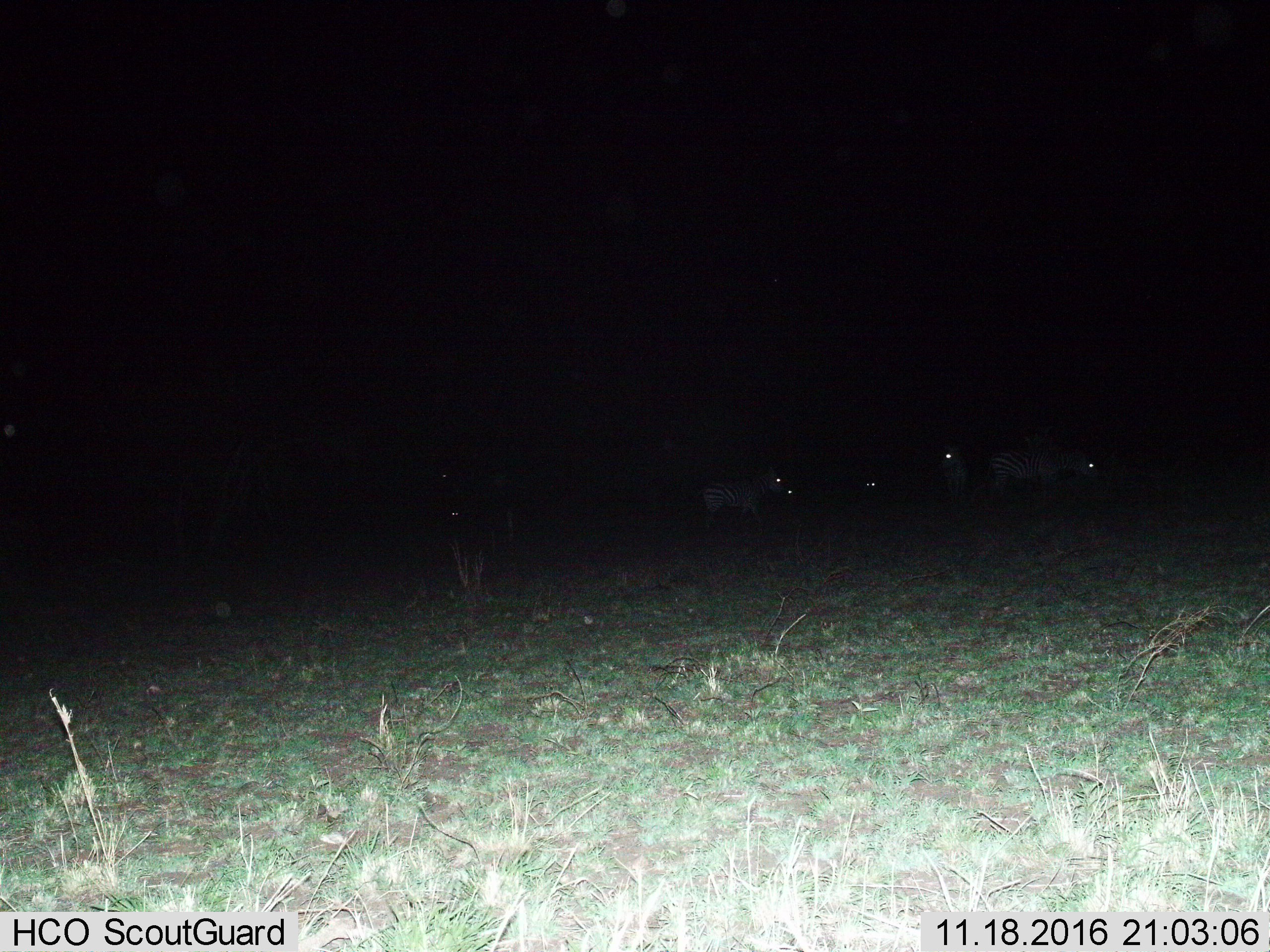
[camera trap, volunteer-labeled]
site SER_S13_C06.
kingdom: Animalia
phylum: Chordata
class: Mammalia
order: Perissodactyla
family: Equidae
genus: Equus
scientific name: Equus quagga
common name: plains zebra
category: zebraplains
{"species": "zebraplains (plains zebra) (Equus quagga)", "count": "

--

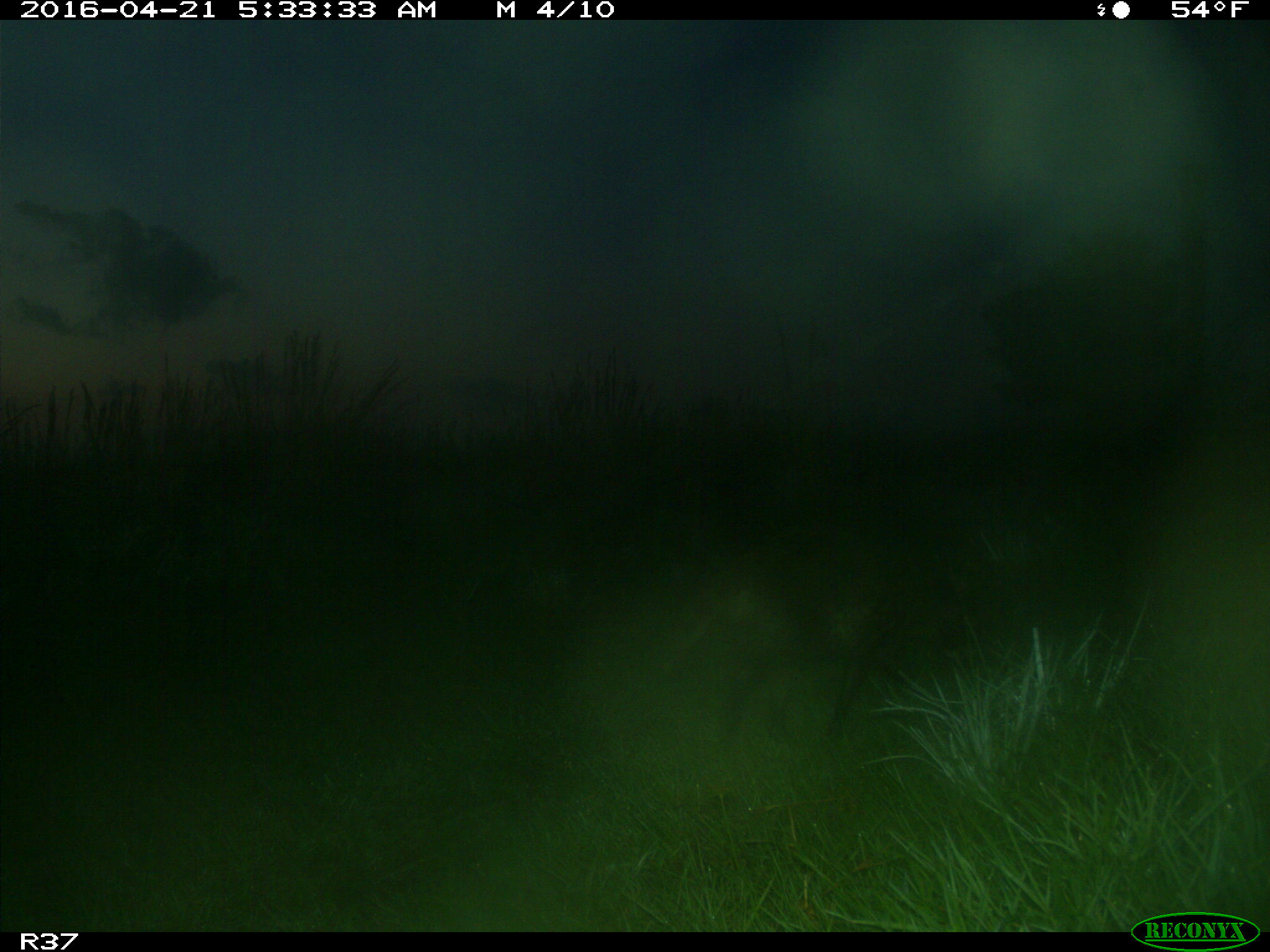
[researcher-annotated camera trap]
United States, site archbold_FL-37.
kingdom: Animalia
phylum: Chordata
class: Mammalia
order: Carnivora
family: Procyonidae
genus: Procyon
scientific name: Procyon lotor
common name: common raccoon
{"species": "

==

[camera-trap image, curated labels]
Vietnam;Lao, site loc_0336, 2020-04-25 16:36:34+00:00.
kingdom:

= Aim of the exercise =
Which lines in the records above contain the string "camera"? Copy each one.

= Problem solution =
[camera trap, volunteer-labeled]
[researcher-annotated camera trap]
[camera-trap image, curated labels]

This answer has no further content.